I have a set of Eastons and a set of pre-Easton Velomax circuits, basically the same thing...
One set is my everyday training wheel, the other is on my cyclocross bike. I am small, weight 128, but put a pretty good beating on these wheels with no problems. I think I have done some slight truing on the 'cross wheels, but nothing major, which is impressive to me. For the weight, ~1650 g I think(?), you would probably be hardpressed to find something equivalent in that price range.
I use lighter wheels for racing, otherwise the circuits are the workhorses and mine have seen thousands of miles and left me very satisfied.


----------



## krisdrum (Oct 29, 2007)

I have a set of Velomax Circuits and they rock.

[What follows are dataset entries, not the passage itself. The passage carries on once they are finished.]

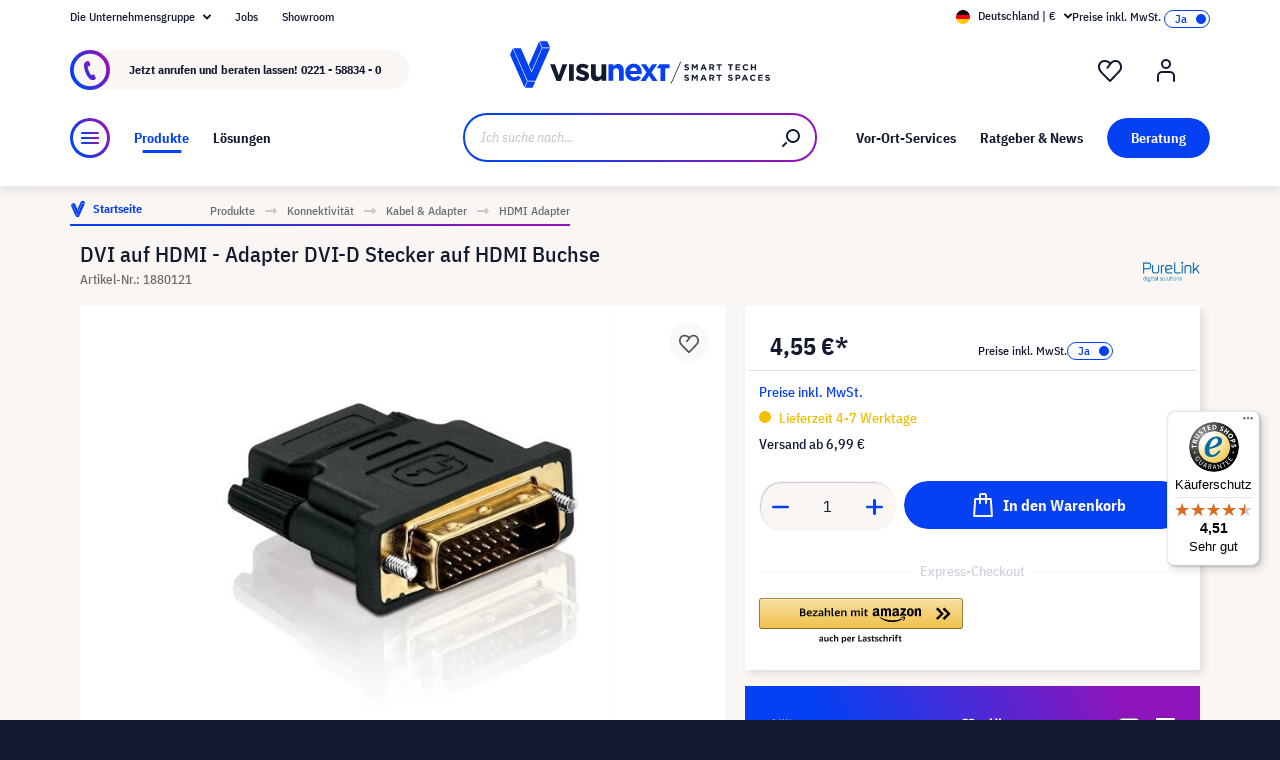

--- FILE ---
content_type: image/svg+xml
request_url: https://www.visunext.de/media/c2/52/3e/1756448804/vorkasse-de_at.svg
body_size: 804
content:
<?xml version="1.0" encoding="UTF-8"?>
<svg id="Ebene_2" data-name="Ebene 2" xmlns="http://www.w3.org/2000/svg" width="81.03" height="9.1" viewBox="0 0 81.03 9.1">
  <defs>
    <style>
      .cls-1 {
        fill: #f9f6f3;
      }
    </style>
  </defs>
  <g id="Ebene_1-2" data-name="Ebene 1">
    <g>
      <g>
        <path class="cls-1" d="M11.32.15h2.81l2,6.29L18.06.15h2.74l-3.26,8.73h-2.96L11.25.15h.07Z"/>
        <path class="cls-1" d="M20.28,4.59c0-1.41.37-2.52,1.18-3.33S23.38.07,24.79.07s2.59.37,3.4,1.18,1.18,1.85,1.18,3.26-.15,1.85-.52,2.52-.81,1.18-1.48,1.55-1.48.52-2.44.52-1.78-.15-2.44-.44-1.18-.81-1.55-1.48-.59-1.55-.59-2.59h-.07ZM23.01,4.59c0,.89.15,1.55.52,1.92s.74.59,1.33.59,1.04-.22,1.33-.59.44-1.04.44-2.07-.15-1.41-.52-1.78-.81-.59-1.33-.59-.96.22-1.33.59-.52,1.04-.52,1.92h.07Z"/>
        <path class="cls-1" d="M30.12,8.95V.22h4.51c.81,0,1.48,0,1.92.22s.81.44,1.04.81.37.89.37,1.41-.07.89-.3,1.26-.52.67-.89.89c-.22.15-.52.22-.96.37.3.07.59.22.74.3.07,0,.22.22.44.44.22.22.3.44.37.52l1.33,2.52h-3.03l-1.48-2.66c-.15-.37-.37-.59-.52-.67-.22-.15-.44-.22-.67-.22h-.22v3.55h-2.74.07ZM32.86,3.77h1.11c.15,0,.37,0,.74-.15.15,0,.3-.15.44-.3s.15-.3.15-.52c0-.3-.07-.52-.3-.67s-.52-.22-1.04-.22h-1.18v1.78l.07.07Z"/>
        <path class="cls-1" d="M38.93.15h2.74v3.33l2.81-3.33h3.63l-3.18,3.33,3.33,5.48h-3.33l-1.85-3.63-1.41,1.48v2.15h-2.74V.15Z"/>
        <path class="cls-1" d="M53.87,7.47h-3.11l-.44,1.48h-2.74L50.84.22h2.96l3.26,8.73h-2.81l-.44-1.48h.07ZM53.28,5.55l-.96-3.18-.96,3.18h1.92Z"/>
        <path class="cls-1" d="M56.83,6.07l2.59-.15c0,.44.15.74.37.96.3.37.67.52,1.18.52s.67-.07.89-.3.3-.37.3-.67-.07-.44-.3-.59-.67-.37-1.41-.52c-1.18-.3-2-.59-2.52-1.04s-.74-1.04-.74-1.7.15-.89.37-1.26.67-.74,1.18-.96,1.26-.37,2.15-.37,2,.22,2.59.59.96,1.11,1.04,2l-2.52.15c0-.37-.22-.67-.44-.89s-.52-.3-.89-.3-.52,0-.74.22-.22.3-.22.52,0,.3.22.37c.15.15.44.22.89.3,1.18.22,2,.52,2.52.74s.89.59,1.11.96.37.81.37,1.33-.15,1.11-.44,1.55-.74.81-1.33,1.11-1.26.37-2.07.37c-1.48,0-2.52-.3-3.11-.89s-.89-1.33-.96-2.22l-.07.15Z"/>
        <path class="cls-1" d="M64.97,6.07l2.59-.15c0,.44.15.74.37.96.3.37.67.52,1.18.52s.67-.07.89-.3.3-.37.3-.67-.07-.44-.3-.59-.67-.37-1.41-.52c-1.18-.3-2-.59-2.52-1.04s-.74-1.04-.74-1.7.15-.89.37-1.26.67-.74,1.18-.96,1.26-.37,2.15-.37,2,.22,2.59.59.96,1.11,1.04,2l-2.52.15c0-.37-.22-.67-.44-.89s-.52-.3-.89-.3-.52,0-.74.22-.22.3-.22.52,0,.3.22.37c.15.15.44.22.89.3,1.18.22,2,.52,2.52.74s.89.59,1.11.96.37.81.37,1.33-.15,1.11-.44,1.55-.74.81-1.33,1.11-1.26.37-2.07.37c-1.48,0-2.52-.3-3.11-.89s-.89-1.33-.96-2.22l-.07.15Z"/>
        <path class="cls-1" d="M73.63.15h7.25v1.85h-4.51v1.41h4.22v1.78h-4.22v1.7h4.66v2h-7.4V.15Z"/>
      </g>
      <g>
        <rect class="cls-1" y=".15" width="9.55" height="1.92"/>
        <rect class="cls-1" y="3.55" width="9.55" height="1.92"/>
        <rect class="cls-1" y="7.03" width="9.55" height="1.92"/>
      </g>
    </g>
  </g>
</svg>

Been riding mine for probably close to 5 years. Had them trued once I think in that time. And I bought them used off Ebay. Before Neuvation came along, they were the bang for the buck wheelset around.


----------



## dtaffe (Feb 25, 2008)

I've had a set for 4-5 years. The rear doesn't get much use now, since I have a powertap, but the front has ?10k-12k miles on it and has never needed truing. I've changed bearings twice (I ride it in wet spring weather with some residual road-salt) but that's it. I couldn't be happier with them as training wheels, and I've raced them (since I don't have $$$ for dedicated race wheels.)


----------



## gh1 (Jun 7, 2008)

Great training wheels, seem to be bomb proof


----------